Ashley sentiu o medo retornar. Aquilo tinha a ver com o seu pai. Ela falou, cautelosa:

- Eu não trabalhava com ele. Dennis trabalhava na mesma empresa que eu.

- Certo. A senhorita costuma ir a São Francisco, não é?

Ashley ficou a imaginar onde aquilo poderia acabar. Cuidado!

- De vez em quando, sim.

- Alguma vez teve a oportunidade de conhecer um artista plástico chamado Richard Melton?

- Não. Eu não conheço ninguém com esse nome.

O delegado Blake ficou sentado, estudando Ashley, frustrado.

- Senhorita Paterson, se importaria de vir à delegacia de polícia para fazer um teste poligráfico? Se desejar, pode chamar o seu advogado e...

- Não preciso de um advogado. Farei o teste com prazer.


O perito em poligrafia se chamava Keith Rosson e era um dos melhores. Teve de cancelar um compromisso para jantar, mas ficou satisfeito em poder atender Sam Blake.

Ashley estava sentada numa cadeira, conectada aos fios do polígrafo. Rosson já vinha conversando com ela fazia quarenta e cinco minutos, obtendo informações sobre o seu passado e avaliando o seu estado emocional. Agora estava pronto para começar.

- Está se sentindo confortável?

- Estou.

- Bom.
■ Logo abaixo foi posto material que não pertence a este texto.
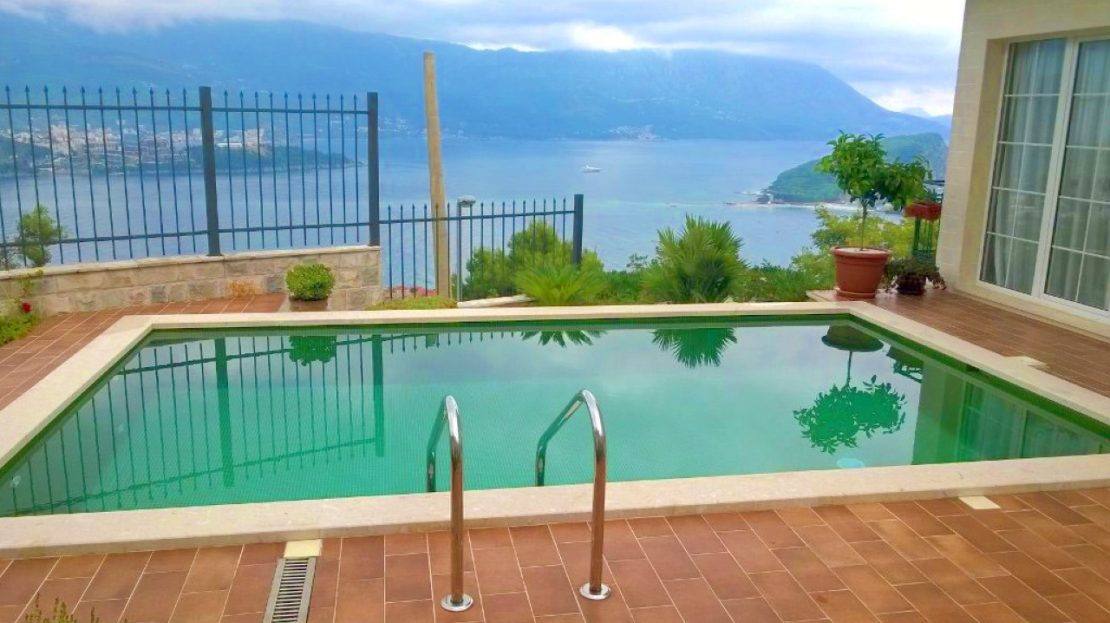 house pool budva views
Vamos começar - Ele apertou um botão. - Qual é o seu nome?

- Ashley Paterson.

Os olhos de Rosson passavam de Ashley para o gráfico impresso pelo polígrafo.
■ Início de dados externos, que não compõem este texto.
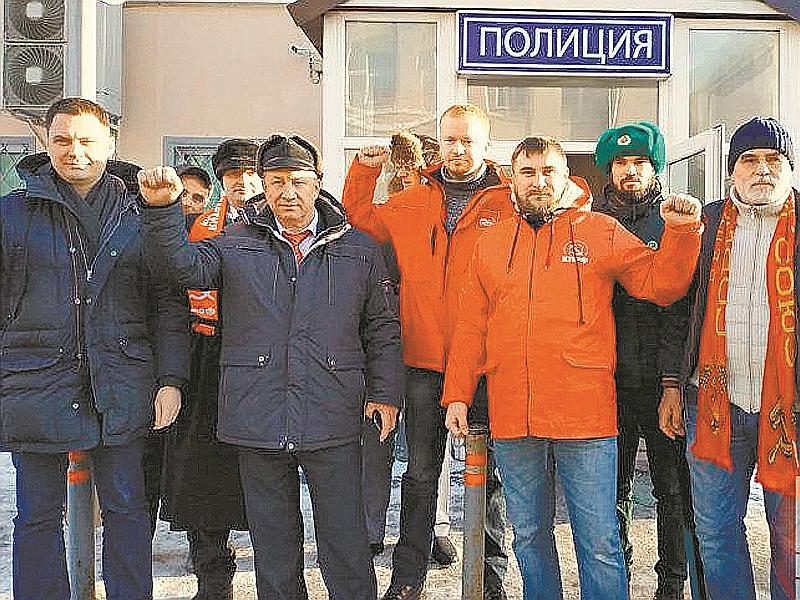 Депутаты Госдумы с задержанными активистами у отделения полиции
- Quantos anos tem, Senhorita Paterson?

- Vinte e oito.

- Onde mora?

- Na vila Via Camino, número 10. 964, em Cupertino.

- Tem emprego?

- Tenho.

- Gosta de música clássica?

- Gosto.

- Conhece Richard Melton?

- Não.

Não houve alteração do gráfico.

- Onde trabalha?

- Na Corporação Global de Computação Gráfica.

- Gosta do seu trabalho?

- Gosto.

- Trabalha cinco dias por semana?

- Trabalho.

- Conheceu Jean Claude Parent?

- Não.

O gráfico continuou sem alterações.

- Tomou café da manhã hoje?

- Tomei.

- Matou Dennis Tibble?

- Não.

As perguntas prosseguiram durante mais trinta minutos e foram repetidas três vezes, em seqüências diferentes.
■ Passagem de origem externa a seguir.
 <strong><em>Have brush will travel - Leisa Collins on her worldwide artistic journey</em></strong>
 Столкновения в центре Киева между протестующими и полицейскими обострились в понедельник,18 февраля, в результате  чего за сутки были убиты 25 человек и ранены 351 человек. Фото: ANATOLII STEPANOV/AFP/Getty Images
Quando terminou a sessão, Keith Rosson entrou no escritório de Sam Blake e entregou-lhe o teste do polígrafo.

- Limpinha! Há menos de um por cento de chances de ela estar mentindo. Você pegou a pessoa errada.


Ashley saiu da delegacia de polícia, aliviada. Graças a Deus isso acabou! Ela estava aterrorizada com a possibilidade de eles lhe fazerem perguntas que pudessem envolver seu pai, mas isso não aconteceu. Agora ninguém vai poder associar papai a qualquer assassinato.

Ela estacionou o carro na garagem e pegou o elevador para o seu andar. Destrancou a porta, entrou e tornou a trancá-la com cuidado. Estava exausta e, ao mesmo tempo, rejubilada. Um bom banho quente, pensou. Entrou no banheiro e ficou lívida. Sobre o espelho do banheiro, alguém escrevera com batom vermelho brilhante "VOCÊ VAI MORRER".